Tesla shareholders decisively backed proposals to affirm Elon Musk’s multibillion-dollar pay package, according to details of the vote released Friday.

Passage of the proposals was announced at Tesla’s annual shareholder meeting Thursday, without the underlying totals. In the end, about 72% of voting shares backed the pay package, excluding stock owned by Musk and his brother, Kimbal.

For months, many Tesla investors have worried about how engaged Elon Musk would be in running the electric vehicle company after a judge in Delaware voided his pay package.

The compensation plan requires Musk to hold on to the shares for at least five years before selling them, and the value of the package will continue to fluctuate before he can do so. At Thursday’s closing price, the shares are worth about $48 billion.

Addressing shareholders after the vote, Musk vowed that he was committed to Tesla.

The pay package, he said, “is not actually cash, and I can’t cut and run, nor would I want to.”

It served as a “vote of confidence in Elon,” analysts at Bernstein wrote in a note after the result. “While there remains some uncertainty around the legal process and next steps, by that standard the vote was a clear pass, mitigating concerns that Elon might leave the company or direct more of his energy elsewhere.”

Tesla’s board hoped that a second confirmation of the pay award, originally approved in 2018, could convince the Delaware court to reverse its ruling.

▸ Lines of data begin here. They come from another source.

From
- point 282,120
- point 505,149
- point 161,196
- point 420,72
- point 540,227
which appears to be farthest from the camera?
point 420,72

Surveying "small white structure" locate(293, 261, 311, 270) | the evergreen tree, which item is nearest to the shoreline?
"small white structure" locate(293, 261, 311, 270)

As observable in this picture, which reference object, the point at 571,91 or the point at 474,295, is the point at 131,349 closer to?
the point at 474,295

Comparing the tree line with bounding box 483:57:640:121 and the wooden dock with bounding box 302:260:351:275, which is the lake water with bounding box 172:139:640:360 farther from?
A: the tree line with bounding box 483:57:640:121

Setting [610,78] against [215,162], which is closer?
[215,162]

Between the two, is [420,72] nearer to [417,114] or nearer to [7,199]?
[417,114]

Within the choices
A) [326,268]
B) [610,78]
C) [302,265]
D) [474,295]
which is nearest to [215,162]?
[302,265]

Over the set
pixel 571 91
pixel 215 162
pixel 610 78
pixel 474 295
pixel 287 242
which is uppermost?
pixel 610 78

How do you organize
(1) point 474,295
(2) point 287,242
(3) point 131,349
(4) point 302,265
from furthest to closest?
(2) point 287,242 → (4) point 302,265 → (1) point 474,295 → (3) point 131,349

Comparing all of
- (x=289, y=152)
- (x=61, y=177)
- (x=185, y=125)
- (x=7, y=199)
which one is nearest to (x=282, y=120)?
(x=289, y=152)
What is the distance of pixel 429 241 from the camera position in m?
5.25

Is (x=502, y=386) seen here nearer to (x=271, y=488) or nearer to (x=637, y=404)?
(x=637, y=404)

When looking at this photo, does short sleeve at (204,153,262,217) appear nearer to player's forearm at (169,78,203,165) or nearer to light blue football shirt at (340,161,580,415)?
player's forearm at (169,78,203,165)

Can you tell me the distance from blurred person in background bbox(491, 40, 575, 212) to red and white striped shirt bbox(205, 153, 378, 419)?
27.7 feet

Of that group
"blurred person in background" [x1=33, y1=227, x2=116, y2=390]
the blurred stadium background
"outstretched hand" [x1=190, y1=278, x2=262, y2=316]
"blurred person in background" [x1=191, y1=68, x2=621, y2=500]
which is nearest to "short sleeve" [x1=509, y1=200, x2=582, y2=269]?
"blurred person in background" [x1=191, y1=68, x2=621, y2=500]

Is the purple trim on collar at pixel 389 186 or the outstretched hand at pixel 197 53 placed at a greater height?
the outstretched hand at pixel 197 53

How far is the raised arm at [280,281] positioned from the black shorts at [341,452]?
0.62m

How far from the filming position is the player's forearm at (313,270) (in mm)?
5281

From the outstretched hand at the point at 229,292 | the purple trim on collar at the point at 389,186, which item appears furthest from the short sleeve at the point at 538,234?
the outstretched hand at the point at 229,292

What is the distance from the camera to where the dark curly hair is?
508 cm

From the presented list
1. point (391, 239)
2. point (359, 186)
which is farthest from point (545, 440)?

The judge in the case said the award was excessive and dictated by Musk to a board with personal ties to him.

“We believe that the ratification vote that Elon demanded and coerced is deeply flawed as a matter of law, legally ineffective and does not impact our case,” said Greg Varallo, a lawyer for the disenchanted Tesla shareholders who challenged Musk’s pay in court.

With the pay package, Musk would own 20.5% of Tesla, up from about 13%.